Monday, January 26, 2009

Mortgage Modification Programs Are Failing Because Mortgage Servicers Are Not Paid to Have Them Succeed

By Andrew Toth-Fejel, Bankruptcy Litigation Support for Attorneys,

Following up on the Bankruptcy Bulletin on this website of January 7 entitled Mortgage Modification Programs Have Been Ineffective. Why?, in that Bulletin I referred to "one of the most important and least recognized reasons for so few modifications" being that "the incentive structure for mortgage servicers in most cases greatly favors foreclosures over modifications." This Bulletin explores this incentive structure and how it is stymieing mortgage modifications.

The Role of Mortgage Servicers
As succinctly stated in an article by Katherine Porter, associate professor at the University of Iowa law school (and former associate at Stoel Rives LLP in Portland, Oregon):
The communication problems in today's securitized mortgage market are very different than during past real estate downturns, such as the Midwest farm crisis of the 1980s or the wave of foreclosures in the 1930s. Why? Because of the widespread use of mortgage servicers, third-party agents who collect payments from borrowers and remit them to the mortgage note holders (usually investors, often via a trust). Mortgage servicers are responsible for enforcing defaults, including pursuing foreclosures, and for engaging in loss mitigation. Gone are the days of sitting down with the bank that originated your loan and negotiating a new deal. . . . . I am concerned that policymakers, including legislators, judges, and regulators still do not understand the barrier that loan servicing presents to voluntary or consensual loan modification.
How Servicers Are Paid
An excellent article on the nefarious role of mortgage servicers, The 800 Pound Gorrilla in the Room: Servicers Profit While Investors Face Losses, outlines their general fee arrangement:
When loans are performing servicers generate most of their income through flat servicing fees based on the unpaid principal balance of the loans. When loans become delinquent, the lack of cash flow causes fees to be deferred until a cash-generating resolution occurs, but the opportunity to increase the fees grows more than enough to compensate for the delay. Such sources of ancillary revenue include penalty fees for late payments, “foreclosure fees and costs, insufficient funds charges, property inspection fees, broker price opinions or appraisals, corporate advances, post-petition fees and suspense funds.” . . . . These fees all flow to the servicer, not the investor.[Citations excluded.]
(See also Katie Porter's two excellent postings last May in Credit Slips on a Senate Judiciary Committee's subcommittee hearing on mortgage servicing at which she testified, where she refers to the testimony of Countrywide's executive for loan administration on how servicers generate income.)

SUPPLIED MATERIAL =
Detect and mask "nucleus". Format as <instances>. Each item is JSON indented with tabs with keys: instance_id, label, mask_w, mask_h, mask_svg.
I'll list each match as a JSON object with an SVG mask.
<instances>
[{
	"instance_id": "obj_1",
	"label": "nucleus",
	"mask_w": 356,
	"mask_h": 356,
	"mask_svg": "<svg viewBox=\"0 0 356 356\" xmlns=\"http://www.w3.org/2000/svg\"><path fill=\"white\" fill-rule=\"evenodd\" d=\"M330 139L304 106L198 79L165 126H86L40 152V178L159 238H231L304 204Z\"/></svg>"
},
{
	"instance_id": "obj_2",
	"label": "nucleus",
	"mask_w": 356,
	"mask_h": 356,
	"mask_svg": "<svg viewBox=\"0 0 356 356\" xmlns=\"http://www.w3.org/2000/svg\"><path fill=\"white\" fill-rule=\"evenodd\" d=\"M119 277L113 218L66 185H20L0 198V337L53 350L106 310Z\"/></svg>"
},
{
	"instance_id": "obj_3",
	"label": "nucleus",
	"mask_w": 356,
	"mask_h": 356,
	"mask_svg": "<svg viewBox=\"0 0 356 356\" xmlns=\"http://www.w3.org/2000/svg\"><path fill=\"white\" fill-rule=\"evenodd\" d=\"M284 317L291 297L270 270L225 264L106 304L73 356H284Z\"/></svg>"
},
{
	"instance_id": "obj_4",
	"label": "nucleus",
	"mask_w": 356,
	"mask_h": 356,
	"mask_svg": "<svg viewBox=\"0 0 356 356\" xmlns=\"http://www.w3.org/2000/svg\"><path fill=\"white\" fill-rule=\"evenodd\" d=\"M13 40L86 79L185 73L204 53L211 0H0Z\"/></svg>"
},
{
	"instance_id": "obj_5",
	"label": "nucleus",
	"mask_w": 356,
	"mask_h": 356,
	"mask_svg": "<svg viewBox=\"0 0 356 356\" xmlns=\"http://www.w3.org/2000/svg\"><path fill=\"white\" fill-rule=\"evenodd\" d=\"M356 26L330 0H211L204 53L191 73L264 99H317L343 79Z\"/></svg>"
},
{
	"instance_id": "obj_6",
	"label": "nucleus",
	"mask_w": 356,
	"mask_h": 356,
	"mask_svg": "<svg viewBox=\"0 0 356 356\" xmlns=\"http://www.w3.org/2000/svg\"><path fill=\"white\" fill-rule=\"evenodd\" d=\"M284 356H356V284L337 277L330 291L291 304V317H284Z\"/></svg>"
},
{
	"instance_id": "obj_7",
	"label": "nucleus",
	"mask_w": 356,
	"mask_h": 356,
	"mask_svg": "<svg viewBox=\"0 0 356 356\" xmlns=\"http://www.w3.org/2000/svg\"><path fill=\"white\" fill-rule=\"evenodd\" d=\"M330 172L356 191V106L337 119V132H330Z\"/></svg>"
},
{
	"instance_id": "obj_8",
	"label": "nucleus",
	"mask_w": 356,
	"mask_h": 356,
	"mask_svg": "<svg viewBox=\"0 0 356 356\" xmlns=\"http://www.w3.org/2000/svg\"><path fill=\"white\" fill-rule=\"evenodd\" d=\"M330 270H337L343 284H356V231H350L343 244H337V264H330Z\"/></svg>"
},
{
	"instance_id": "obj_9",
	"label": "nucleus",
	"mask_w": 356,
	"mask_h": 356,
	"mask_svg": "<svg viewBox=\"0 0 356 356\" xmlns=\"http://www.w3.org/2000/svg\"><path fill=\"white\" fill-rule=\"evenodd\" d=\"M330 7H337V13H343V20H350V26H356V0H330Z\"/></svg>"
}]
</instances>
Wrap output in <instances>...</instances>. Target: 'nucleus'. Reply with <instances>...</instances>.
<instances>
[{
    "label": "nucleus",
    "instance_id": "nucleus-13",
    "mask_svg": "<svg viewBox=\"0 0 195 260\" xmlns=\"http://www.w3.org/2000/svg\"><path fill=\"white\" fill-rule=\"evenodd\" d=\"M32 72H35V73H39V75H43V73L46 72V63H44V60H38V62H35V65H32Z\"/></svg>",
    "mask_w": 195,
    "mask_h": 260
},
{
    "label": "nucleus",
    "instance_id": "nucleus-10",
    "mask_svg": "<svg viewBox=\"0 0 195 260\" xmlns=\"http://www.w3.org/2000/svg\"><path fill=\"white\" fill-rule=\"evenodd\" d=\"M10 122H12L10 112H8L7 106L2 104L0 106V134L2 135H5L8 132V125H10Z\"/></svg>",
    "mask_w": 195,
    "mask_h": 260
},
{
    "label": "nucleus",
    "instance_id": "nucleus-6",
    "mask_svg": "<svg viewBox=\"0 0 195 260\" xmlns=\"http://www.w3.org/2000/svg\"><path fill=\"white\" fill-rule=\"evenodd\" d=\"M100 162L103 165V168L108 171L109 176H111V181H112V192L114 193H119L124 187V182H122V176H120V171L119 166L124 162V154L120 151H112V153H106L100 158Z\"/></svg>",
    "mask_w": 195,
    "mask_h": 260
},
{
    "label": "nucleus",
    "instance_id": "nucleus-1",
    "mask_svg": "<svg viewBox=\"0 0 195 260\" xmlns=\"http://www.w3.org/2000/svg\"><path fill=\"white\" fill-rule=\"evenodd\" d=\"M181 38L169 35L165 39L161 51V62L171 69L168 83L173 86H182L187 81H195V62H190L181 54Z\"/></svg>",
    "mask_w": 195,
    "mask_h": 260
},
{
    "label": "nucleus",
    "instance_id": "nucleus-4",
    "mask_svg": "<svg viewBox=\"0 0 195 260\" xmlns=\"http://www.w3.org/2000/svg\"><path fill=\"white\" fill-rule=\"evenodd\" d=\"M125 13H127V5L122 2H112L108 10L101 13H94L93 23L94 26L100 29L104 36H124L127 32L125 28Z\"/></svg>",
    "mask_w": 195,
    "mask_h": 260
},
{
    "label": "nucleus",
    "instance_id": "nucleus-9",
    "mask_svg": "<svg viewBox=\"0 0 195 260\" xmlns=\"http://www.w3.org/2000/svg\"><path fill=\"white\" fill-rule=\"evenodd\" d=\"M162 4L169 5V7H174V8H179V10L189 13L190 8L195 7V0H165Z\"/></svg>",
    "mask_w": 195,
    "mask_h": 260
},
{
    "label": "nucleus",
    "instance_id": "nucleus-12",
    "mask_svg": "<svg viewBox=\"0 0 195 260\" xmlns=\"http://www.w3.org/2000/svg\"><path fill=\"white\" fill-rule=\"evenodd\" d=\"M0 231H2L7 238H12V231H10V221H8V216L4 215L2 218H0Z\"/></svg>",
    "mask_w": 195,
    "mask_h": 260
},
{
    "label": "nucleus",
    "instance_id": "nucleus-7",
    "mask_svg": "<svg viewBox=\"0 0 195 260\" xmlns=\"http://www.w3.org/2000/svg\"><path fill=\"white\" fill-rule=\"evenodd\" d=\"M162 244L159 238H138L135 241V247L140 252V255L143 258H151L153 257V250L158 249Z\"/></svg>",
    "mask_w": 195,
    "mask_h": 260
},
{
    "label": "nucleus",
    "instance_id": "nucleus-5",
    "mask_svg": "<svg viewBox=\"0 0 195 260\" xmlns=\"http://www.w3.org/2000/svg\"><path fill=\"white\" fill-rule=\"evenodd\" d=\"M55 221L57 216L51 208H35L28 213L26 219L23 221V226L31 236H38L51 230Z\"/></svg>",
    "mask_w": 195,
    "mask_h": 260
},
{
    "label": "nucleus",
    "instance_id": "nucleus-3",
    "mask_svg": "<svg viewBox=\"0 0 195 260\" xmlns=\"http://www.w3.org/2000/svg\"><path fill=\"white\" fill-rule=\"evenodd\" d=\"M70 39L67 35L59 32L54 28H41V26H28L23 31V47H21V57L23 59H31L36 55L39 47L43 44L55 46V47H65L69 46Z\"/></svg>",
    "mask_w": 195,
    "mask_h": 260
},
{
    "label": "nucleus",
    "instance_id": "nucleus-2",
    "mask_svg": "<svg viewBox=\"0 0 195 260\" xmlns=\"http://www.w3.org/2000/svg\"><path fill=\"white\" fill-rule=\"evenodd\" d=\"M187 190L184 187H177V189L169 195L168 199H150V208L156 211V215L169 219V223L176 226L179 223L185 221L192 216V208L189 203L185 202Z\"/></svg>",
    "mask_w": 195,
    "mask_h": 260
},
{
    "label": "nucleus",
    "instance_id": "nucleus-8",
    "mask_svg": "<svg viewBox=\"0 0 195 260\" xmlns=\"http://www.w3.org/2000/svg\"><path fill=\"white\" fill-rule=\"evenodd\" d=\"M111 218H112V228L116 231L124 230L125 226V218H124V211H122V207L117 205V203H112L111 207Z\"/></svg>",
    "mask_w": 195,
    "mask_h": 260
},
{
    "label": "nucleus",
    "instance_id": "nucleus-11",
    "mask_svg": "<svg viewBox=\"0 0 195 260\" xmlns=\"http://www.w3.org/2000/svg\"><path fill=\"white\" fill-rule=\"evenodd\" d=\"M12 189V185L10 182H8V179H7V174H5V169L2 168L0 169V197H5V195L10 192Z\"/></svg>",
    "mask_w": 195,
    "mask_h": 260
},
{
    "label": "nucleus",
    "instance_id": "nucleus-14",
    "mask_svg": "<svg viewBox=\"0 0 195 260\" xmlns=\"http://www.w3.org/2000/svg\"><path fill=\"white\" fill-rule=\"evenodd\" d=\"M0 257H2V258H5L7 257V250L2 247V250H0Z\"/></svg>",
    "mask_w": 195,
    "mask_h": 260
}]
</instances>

EXERCISES =
A. In the post on mortgage servicers, rewrite the passage between "Mortgage Modification Programs Are" and "stymieing mortgage modifications.", inclusive, replacing "Bulletin" with "Newsletter".
B. Answer these questions from the post on mortgage servicers:
(i) At which law school is Katherine Porter an associate professor?
(ii) To whom do mortgage servicers remit the payments they collect from borrowers?
(iii) How do servicers generate most of their income when loans are performing?

EXERCISE RESULTS =
A.
Mortgage Modification Programs Are Failing Because Mortgage Servicers Are Not Paid to Have Them Succeed

By Andrew Toth-Fejel, Bankruptcy Litigation Support for Attorneys,

Following up on the Bankruptcy Newsletter on this website of January 7 entitled Mortgage Modification Programs Have Been Ineffective. Why?, in that Newsletter I referred to "one of the most important and least recognized reasons for so few modifications" being that "the incentive structure for mortgage servicers in most cases greatly favors foreclosures over modifications." This Newsletter explores this incentive structure and how it is stymieing mortgage modifications.

B.
(i) The University of Iowa law school.
(ii) The mortgage note holders, usually investors, often via a trust.
(iii) Through flat servicing fees based on the unpaid principal balance of the loans.